DATASET CONTENT:

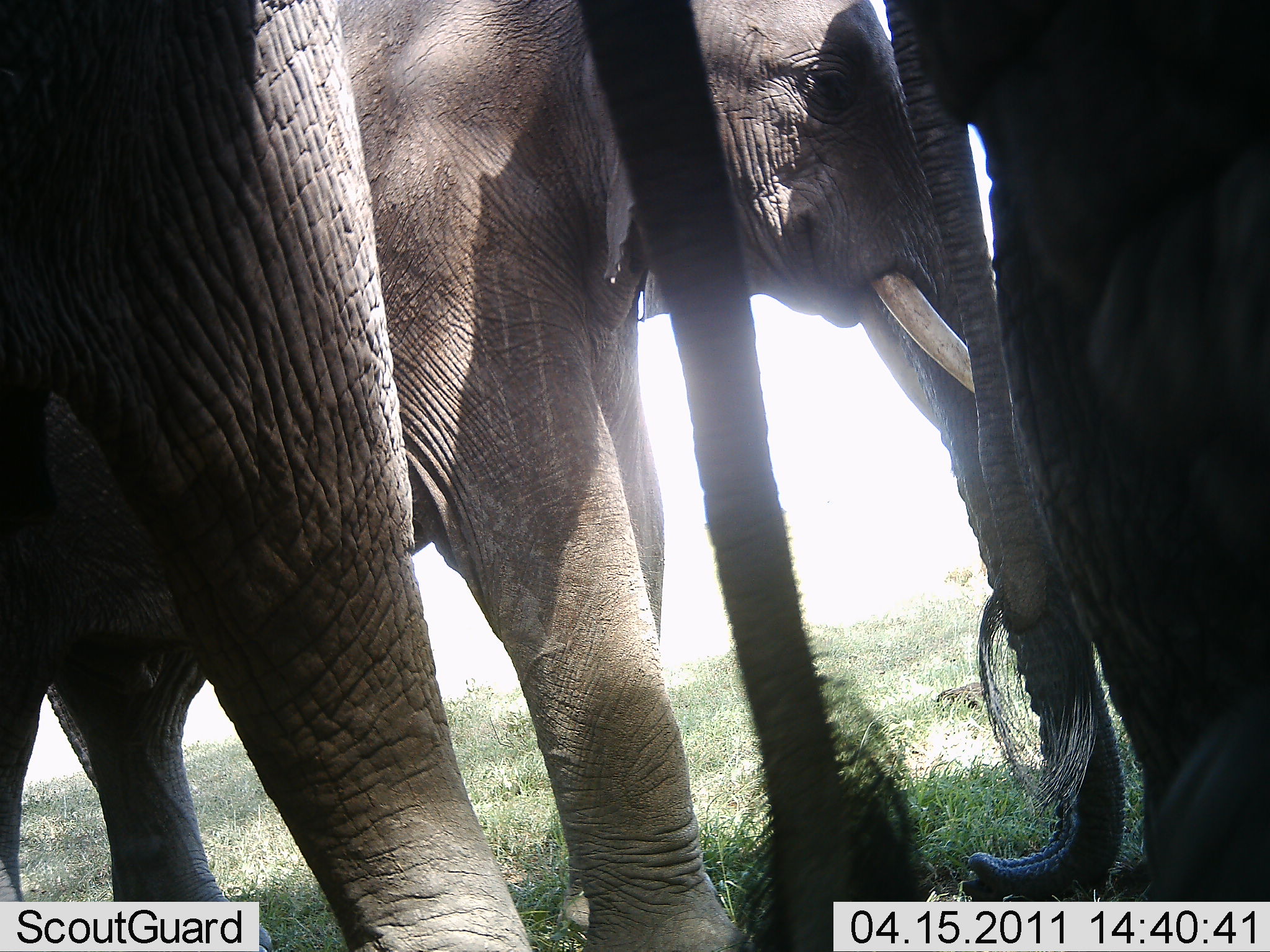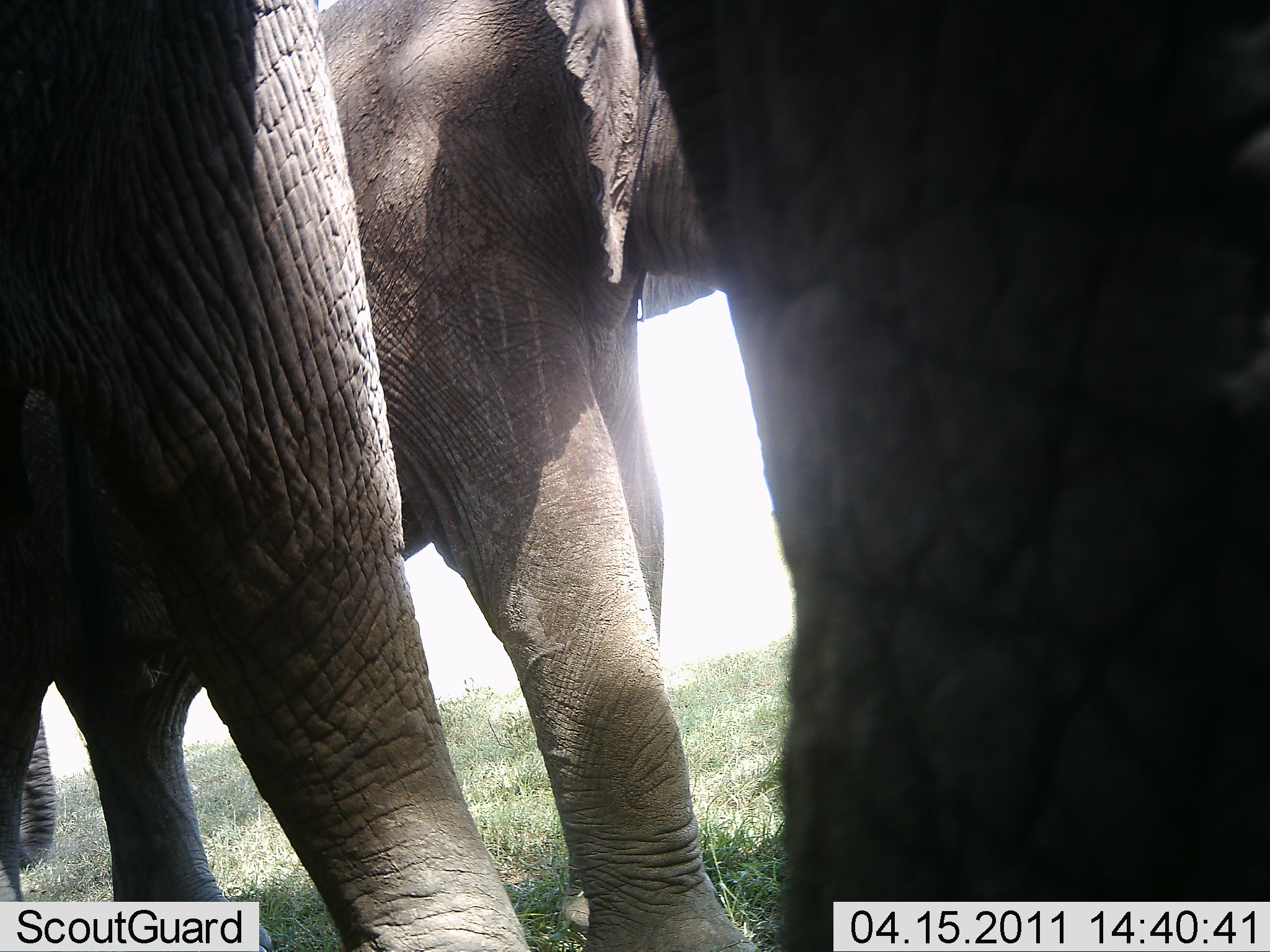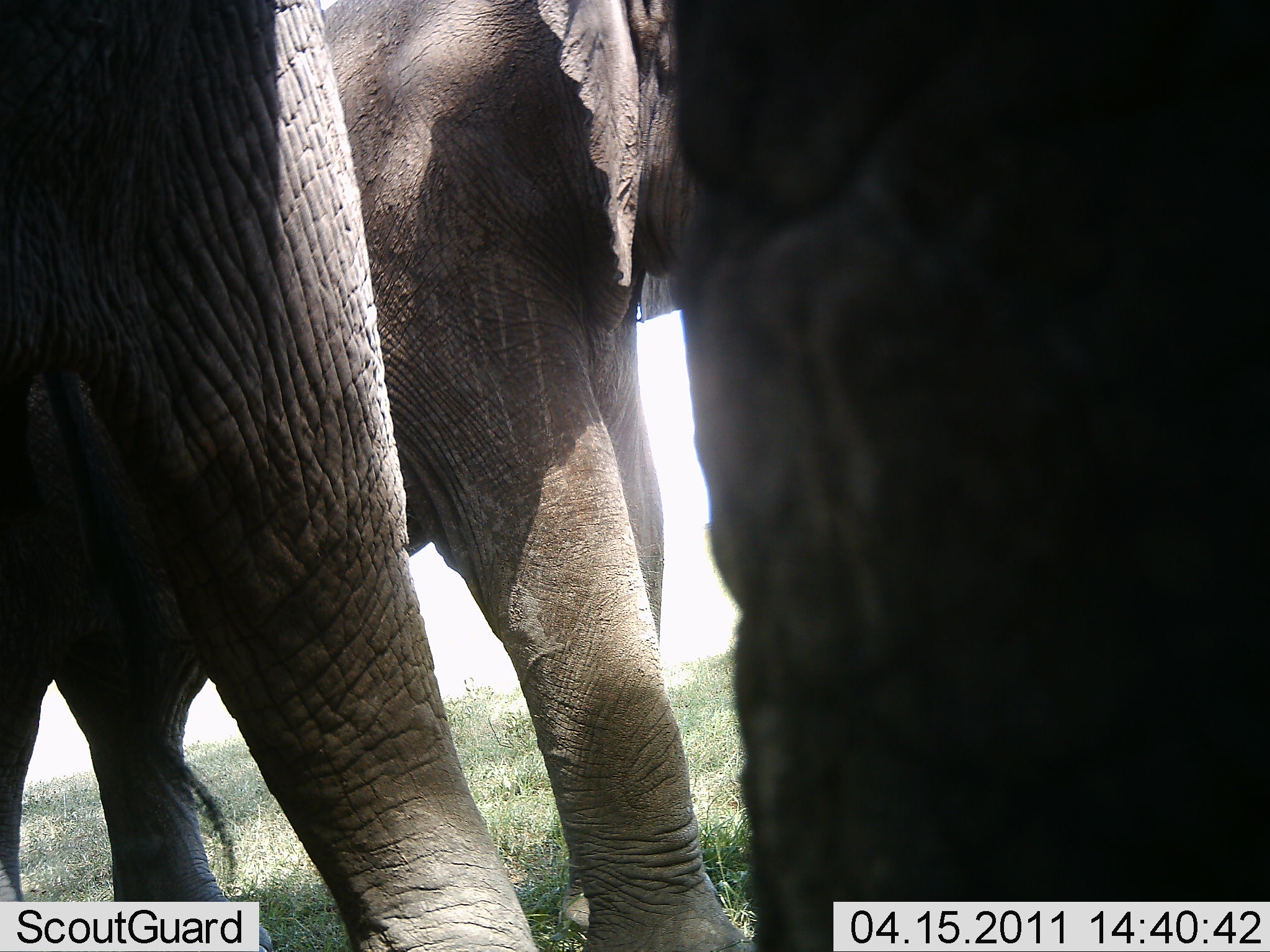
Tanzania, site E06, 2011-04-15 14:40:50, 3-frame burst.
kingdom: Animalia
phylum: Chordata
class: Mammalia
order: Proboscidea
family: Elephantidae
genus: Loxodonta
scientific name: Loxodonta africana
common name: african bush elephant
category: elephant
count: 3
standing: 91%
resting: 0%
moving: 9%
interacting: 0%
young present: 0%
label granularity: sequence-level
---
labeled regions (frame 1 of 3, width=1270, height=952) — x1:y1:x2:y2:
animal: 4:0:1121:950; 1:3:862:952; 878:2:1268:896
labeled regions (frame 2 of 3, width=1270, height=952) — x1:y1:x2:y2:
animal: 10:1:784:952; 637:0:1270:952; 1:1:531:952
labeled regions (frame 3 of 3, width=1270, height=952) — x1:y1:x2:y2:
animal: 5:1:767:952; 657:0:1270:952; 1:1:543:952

TASK INSTRUCTIONS:
Restate every line of the listing exactly. Pictures are not part of the copy.

EXPECTED ANSWER:
Tanzania, site E06, 2011-04-15 14:40:50, 3-frame burst.
kingdom: Animalia
phylum: Chordata
class: Mammalia
order: Proboscidea
family: Elephantidae
genus: Loxodonta
scientific name: Loxodonta africana
common name: african bush elephant
category: elephant
count: 3
standing: 91%
resting: 0%
moving: 9%
interacting: 0%
young present: 0%
label granularity: sequence-level
---
labeled regions (frame 1 of 3, width=1270, height=952) — x1:y1:x2:y2:
animal: 4:0:1121:950; 1:3:862:952; 878:2:1268:896
labeled regions (frame 2 of 3, width=1270, height=952) — x1:y1:x2:y2:
animal: 10:1:784:952; 637:0:1270:952; 1:1:531:952
labeled regions (frame 3 of 3, width=1270, height=952) — x1:y1:x2:y2:
animal: 5:1:767:952; 657:0:1270:952; 1:1:543:952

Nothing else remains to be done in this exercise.